# How much sun do rabbits need?



## moopups (May 12, 2002)

A simple answer is all thats needed to this question. Ours are covered for now, does it effect their internal systems?


----------



## Michael Leferink (Jul 12, 2003)

Ours are covered all year. The north and west sides are tarped during the winter. The rest of the year, they have only a roof with a splash shield on the north side (due to a sloped roof). The rabbits get repositioned due to cage washing. So sometimes a rabbit gets very little sun and sometimes more. I do not think they need all that much.

MikeL


----------



## Tracy (May 2, 2002)

It is not sun so much as lighting. Rabbits as well as mosat animals breed according to day light hours. Meaning in the winter when there is less day light, animals are not likley to breed. In the wild, a rabbit would not have much chance for their offspring surviving in the cold winter months. If you want to keep breeding year long you must supplement light to trick them into thinking it is spring time. I supplement lighting so my rabbits have 14 hours of light per day.

This goes for chickens also. If you want to keep your chcikens laying all winter you need to keep your lighting at 14 hours a day. We use timers to come on at 4 am and shut off at 9 am every day.


----------



## dlwelch (Aug 26, 2002)

None.

No, it doesn't.


----------



## okiemom (May 12, 2002)

rabbits non't need additional light????? :stars:  



that would be good as i don't have aditional light for them :clap:


----------



## dlwelch (Aug 26, 2002)

He wanted a simple answer to a question about "sun". Additional
artificial lighting was not the question. 

However, I know of commercial (for profit) meat breeders who have
approximately 1,000 does each who do not provide any additional
lighting in their rabbitries. If it weren't working for them, I'm sure
they would make changes. I think location may be a factor as they
are in the southern half of the U.S. compared to Tracy being in the
northern half. Each of us will maintain our rabbitries according to
what makes us profitable and for the welfare of the rabbits.

Linda
Sunny dry Central Texas


----------



## marvella (Oct 12, 2003)

is there a simple answer?

rabbits tolerate cold a lot better than they do heat, so i don't worry about my rabbits getting any sun. here, sun is a killer.


----------



## Tracy (May 2, 2002)

It is not SUN that is a killer it is heat.

Most people on this board have common sense but saying a rabbit does not need sun some people could assume that keeping an rabbit in a shed or barn with out any lighting might be okay. I am meaning totally dark with out windows or such. All animals need day light in order to thrive.


----------

# # #

◆ SET EXERCISE:
Edit the passage of the rabbit sunlight thread above from "that would be" up to and including "not the question.", substituting "supplemental lighting" for "artificial lighting".

◆ STORED ROWS:
# # #

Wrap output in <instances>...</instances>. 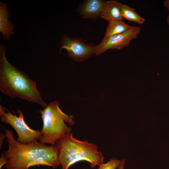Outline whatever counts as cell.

# # #

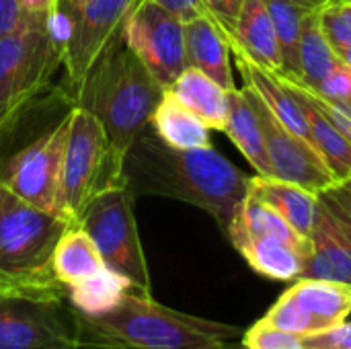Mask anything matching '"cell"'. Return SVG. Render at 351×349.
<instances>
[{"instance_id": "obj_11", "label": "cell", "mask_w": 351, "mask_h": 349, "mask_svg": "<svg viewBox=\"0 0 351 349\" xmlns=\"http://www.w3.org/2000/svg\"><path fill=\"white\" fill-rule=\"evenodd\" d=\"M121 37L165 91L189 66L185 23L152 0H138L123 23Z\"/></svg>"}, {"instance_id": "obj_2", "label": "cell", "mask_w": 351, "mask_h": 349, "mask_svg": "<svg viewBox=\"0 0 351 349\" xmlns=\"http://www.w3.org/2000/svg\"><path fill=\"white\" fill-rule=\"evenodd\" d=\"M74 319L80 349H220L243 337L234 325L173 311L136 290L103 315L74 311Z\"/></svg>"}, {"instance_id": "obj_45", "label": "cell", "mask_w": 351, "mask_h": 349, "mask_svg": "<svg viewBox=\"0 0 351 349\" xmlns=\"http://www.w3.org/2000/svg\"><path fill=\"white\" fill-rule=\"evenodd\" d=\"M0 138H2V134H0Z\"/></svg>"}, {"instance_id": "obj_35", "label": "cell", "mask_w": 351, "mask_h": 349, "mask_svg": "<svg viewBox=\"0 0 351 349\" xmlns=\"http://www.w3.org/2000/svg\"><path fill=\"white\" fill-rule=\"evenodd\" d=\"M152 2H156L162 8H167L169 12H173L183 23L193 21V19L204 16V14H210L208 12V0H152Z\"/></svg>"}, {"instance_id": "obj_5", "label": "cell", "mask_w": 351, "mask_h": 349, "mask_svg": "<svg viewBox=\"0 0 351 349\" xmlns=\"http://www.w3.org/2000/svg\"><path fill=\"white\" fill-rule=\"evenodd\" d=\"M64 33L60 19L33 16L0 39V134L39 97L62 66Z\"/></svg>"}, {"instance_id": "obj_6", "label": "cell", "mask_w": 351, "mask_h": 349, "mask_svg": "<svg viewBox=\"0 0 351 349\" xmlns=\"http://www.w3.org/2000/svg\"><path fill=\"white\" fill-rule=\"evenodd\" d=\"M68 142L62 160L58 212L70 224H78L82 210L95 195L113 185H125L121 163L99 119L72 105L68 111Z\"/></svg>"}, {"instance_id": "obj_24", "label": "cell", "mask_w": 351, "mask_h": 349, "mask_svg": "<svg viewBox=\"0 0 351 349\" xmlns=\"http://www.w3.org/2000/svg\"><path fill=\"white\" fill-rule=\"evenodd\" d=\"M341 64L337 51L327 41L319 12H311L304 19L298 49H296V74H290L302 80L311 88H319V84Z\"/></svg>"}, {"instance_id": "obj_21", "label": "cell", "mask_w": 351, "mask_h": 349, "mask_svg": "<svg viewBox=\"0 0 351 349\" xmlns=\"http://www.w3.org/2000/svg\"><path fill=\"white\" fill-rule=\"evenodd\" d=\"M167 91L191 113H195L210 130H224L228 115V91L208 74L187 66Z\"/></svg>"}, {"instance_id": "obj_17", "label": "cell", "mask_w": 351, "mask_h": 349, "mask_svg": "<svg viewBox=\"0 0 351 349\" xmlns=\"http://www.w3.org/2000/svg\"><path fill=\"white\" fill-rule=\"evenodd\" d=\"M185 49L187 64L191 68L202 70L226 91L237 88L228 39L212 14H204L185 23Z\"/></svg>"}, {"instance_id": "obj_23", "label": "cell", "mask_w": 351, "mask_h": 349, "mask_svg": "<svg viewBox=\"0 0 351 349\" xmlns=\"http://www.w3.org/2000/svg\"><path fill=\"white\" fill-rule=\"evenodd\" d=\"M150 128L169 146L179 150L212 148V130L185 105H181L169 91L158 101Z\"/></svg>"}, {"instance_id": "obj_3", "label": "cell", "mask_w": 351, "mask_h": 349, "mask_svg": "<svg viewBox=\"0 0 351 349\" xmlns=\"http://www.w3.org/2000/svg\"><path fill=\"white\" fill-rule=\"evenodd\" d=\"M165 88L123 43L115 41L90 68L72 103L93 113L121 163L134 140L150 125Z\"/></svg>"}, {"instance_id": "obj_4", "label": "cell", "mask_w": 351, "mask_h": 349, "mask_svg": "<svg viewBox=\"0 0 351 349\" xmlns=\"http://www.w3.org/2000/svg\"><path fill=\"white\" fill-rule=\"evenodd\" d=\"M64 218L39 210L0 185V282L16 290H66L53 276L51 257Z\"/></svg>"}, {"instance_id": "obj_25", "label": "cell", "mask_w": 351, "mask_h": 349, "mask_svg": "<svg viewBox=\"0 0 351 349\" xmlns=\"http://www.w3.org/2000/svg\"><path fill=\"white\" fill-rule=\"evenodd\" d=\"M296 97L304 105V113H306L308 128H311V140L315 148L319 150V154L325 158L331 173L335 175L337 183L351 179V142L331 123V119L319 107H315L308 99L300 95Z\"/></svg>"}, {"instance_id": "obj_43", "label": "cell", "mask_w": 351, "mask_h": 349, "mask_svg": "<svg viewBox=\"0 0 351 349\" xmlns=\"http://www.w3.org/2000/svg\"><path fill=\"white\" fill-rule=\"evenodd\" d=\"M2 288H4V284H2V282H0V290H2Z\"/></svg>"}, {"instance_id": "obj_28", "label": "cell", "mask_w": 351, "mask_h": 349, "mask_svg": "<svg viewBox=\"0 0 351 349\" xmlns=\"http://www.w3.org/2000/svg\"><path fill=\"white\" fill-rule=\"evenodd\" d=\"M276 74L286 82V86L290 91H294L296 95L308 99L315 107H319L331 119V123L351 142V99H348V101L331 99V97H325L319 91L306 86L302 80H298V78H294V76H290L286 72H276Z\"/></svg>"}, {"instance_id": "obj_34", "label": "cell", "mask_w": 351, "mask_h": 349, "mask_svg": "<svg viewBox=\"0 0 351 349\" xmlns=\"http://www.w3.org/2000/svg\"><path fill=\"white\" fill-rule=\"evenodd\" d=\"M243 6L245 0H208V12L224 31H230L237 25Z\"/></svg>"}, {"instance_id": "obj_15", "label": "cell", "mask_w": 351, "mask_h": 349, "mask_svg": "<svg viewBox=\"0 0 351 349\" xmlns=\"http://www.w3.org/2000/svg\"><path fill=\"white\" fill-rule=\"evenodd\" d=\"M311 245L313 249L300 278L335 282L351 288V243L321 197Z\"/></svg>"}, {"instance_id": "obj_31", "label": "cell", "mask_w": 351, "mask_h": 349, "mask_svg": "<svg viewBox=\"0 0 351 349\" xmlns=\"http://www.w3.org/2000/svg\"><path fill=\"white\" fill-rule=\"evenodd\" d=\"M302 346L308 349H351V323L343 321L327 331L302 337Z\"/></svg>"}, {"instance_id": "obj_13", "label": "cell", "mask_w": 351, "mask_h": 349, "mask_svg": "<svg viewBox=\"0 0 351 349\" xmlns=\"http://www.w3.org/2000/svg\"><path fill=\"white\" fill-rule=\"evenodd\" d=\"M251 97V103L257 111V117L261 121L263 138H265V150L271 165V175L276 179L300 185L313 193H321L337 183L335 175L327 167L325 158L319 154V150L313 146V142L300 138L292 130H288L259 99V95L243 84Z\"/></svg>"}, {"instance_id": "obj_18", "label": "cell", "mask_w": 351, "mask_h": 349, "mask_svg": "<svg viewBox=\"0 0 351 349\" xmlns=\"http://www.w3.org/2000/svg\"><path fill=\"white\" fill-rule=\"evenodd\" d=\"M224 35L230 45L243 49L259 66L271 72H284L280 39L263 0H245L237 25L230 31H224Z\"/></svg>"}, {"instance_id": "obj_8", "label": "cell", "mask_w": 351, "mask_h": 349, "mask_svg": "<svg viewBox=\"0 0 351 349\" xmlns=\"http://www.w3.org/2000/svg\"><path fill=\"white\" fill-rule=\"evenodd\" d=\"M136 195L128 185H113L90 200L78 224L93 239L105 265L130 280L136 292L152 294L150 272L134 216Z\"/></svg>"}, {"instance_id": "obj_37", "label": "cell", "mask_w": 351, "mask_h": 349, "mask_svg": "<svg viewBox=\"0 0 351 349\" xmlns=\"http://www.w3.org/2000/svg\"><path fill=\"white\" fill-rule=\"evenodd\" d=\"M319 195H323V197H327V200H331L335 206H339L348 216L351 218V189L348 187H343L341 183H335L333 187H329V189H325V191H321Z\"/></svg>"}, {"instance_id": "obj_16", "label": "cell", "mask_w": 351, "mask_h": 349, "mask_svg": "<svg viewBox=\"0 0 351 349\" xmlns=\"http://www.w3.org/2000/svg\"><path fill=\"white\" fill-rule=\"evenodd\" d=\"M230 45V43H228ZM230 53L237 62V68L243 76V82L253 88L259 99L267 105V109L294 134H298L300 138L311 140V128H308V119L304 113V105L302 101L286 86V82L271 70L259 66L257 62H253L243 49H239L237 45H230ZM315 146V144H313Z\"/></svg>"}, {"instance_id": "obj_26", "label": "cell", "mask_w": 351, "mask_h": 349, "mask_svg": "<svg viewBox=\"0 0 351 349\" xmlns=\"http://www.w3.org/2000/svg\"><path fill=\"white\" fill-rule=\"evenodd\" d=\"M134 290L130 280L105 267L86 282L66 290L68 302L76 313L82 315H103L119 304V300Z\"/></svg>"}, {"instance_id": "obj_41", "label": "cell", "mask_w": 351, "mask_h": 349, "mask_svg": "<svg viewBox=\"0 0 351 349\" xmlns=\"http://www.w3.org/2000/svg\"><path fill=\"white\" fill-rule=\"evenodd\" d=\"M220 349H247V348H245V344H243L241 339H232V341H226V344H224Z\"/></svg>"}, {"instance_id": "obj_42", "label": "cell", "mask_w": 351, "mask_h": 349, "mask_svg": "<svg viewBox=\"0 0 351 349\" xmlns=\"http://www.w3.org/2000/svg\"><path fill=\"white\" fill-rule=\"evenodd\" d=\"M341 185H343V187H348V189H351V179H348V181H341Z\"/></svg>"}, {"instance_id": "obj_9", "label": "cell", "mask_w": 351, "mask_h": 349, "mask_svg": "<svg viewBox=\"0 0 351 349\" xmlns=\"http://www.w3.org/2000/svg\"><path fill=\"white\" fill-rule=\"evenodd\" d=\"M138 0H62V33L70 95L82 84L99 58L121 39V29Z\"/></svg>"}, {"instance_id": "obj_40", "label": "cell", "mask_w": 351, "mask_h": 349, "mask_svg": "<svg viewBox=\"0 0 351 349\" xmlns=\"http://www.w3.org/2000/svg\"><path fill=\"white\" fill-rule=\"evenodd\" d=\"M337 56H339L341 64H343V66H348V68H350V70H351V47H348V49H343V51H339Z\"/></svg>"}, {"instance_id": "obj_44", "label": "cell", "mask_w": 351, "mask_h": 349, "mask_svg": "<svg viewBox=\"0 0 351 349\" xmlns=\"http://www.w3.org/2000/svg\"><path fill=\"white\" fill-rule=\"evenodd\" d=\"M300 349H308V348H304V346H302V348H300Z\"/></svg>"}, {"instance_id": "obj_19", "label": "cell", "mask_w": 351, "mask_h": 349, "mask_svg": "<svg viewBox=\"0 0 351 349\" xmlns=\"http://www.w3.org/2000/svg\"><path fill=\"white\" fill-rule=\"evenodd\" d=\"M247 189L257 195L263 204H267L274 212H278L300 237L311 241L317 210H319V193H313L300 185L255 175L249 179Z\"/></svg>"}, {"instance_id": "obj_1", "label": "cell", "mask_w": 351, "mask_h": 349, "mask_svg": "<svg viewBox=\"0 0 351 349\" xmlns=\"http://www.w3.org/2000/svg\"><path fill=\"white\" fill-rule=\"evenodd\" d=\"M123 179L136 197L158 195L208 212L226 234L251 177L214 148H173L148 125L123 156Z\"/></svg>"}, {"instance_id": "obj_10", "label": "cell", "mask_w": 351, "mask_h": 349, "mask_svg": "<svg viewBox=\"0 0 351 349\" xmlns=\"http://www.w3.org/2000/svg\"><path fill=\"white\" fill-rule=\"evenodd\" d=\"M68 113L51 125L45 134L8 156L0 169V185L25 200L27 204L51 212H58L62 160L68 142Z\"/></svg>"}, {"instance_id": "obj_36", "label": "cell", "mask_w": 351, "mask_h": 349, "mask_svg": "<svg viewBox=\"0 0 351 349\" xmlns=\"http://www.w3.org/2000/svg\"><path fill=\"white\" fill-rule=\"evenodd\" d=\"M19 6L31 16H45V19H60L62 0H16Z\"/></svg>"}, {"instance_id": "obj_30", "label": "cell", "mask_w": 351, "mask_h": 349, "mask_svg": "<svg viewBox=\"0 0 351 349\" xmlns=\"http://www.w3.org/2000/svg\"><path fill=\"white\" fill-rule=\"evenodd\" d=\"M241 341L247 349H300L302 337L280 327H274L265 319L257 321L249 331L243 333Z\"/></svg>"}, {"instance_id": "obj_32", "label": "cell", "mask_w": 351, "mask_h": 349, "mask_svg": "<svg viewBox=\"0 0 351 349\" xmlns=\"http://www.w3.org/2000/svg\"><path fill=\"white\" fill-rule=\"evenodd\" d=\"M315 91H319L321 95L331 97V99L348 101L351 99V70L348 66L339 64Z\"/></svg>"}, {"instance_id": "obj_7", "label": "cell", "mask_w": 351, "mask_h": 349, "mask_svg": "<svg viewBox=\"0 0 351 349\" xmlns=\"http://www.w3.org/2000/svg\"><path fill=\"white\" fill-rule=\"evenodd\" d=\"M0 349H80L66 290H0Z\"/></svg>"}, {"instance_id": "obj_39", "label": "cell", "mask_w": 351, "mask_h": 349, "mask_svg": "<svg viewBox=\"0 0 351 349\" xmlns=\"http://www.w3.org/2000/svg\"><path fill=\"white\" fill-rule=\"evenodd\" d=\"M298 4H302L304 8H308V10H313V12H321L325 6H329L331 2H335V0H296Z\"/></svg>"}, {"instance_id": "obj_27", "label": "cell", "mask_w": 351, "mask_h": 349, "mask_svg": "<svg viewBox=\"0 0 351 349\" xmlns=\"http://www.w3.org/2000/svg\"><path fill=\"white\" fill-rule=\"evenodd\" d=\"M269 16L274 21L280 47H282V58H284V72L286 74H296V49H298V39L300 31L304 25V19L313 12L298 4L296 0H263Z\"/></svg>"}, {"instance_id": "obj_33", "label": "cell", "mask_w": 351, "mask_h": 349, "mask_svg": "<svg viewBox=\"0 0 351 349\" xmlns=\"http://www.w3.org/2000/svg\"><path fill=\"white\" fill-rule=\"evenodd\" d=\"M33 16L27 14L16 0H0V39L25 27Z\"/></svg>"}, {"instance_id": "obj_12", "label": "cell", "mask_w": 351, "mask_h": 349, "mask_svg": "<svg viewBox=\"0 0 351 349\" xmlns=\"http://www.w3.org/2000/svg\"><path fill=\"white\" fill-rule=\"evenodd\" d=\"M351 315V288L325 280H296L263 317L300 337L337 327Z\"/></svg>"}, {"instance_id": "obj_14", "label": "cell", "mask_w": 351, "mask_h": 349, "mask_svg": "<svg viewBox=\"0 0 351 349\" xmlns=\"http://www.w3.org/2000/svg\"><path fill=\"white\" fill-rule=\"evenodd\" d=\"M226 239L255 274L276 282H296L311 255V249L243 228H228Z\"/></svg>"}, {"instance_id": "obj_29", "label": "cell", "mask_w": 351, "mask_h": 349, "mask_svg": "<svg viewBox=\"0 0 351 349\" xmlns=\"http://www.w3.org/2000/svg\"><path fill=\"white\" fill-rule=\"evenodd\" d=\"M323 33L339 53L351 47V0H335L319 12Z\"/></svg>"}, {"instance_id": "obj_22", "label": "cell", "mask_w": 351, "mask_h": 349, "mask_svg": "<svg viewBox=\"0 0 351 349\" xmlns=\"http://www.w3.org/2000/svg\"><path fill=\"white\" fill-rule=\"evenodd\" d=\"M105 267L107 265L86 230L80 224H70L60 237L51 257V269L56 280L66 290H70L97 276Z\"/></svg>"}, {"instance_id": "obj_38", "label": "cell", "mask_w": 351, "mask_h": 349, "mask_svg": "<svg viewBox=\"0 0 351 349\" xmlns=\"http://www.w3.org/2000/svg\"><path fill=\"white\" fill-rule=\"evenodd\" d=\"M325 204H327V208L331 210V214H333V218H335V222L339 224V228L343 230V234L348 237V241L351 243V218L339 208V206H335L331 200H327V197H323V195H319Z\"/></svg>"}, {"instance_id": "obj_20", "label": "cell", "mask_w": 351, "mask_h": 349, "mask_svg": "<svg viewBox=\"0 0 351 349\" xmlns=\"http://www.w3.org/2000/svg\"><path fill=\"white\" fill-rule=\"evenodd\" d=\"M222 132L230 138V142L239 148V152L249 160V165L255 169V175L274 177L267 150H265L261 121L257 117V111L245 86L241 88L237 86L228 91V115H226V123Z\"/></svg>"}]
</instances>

# # #

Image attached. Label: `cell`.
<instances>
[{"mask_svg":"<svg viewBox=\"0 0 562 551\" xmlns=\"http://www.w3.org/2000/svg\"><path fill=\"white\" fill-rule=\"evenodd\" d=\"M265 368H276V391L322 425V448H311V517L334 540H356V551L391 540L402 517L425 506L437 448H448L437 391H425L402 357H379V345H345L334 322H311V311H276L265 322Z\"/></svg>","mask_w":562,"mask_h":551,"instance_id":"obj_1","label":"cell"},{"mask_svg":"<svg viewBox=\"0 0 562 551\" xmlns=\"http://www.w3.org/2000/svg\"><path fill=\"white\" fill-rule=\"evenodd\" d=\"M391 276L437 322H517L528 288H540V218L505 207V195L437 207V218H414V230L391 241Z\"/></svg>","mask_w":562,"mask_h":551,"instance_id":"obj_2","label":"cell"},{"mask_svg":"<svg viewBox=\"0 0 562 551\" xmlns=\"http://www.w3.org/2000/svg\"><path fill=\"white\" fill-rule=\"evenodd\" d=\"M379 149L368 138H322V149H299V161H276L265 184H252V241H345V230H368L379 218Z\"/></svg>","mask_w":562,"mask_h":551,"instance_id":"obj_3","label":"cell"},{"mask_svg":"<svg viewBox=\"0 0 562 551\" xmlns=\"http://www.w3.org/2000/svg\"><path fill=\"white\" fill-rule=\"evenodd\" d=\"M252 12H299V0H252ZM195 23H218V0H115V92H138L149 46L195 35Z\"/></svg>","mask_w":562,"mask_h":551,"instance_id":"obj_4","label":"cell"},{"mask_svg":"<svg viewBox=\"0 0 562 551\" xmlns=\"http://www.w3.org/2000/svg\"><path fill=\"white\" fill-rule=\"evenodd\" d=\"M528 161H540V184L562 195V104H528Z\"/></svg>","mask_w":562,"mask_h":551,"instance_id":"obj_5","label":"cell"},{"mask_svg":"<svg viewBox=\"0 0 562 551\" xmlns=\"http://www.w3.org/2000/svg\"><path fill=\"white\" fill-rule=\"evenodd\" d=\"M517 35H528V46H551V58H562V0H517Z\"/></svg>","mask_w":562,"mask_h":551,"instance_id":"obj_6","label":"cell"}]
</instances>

# # #

◆ FINISHED EXERCISE:
that would be good as i don't have aditional light for them :clap:


----------



## dlwelch (Aug 26, 2002)

He wanted a simple answer to a question about "sun". Additional
supplemental lighting was not the question.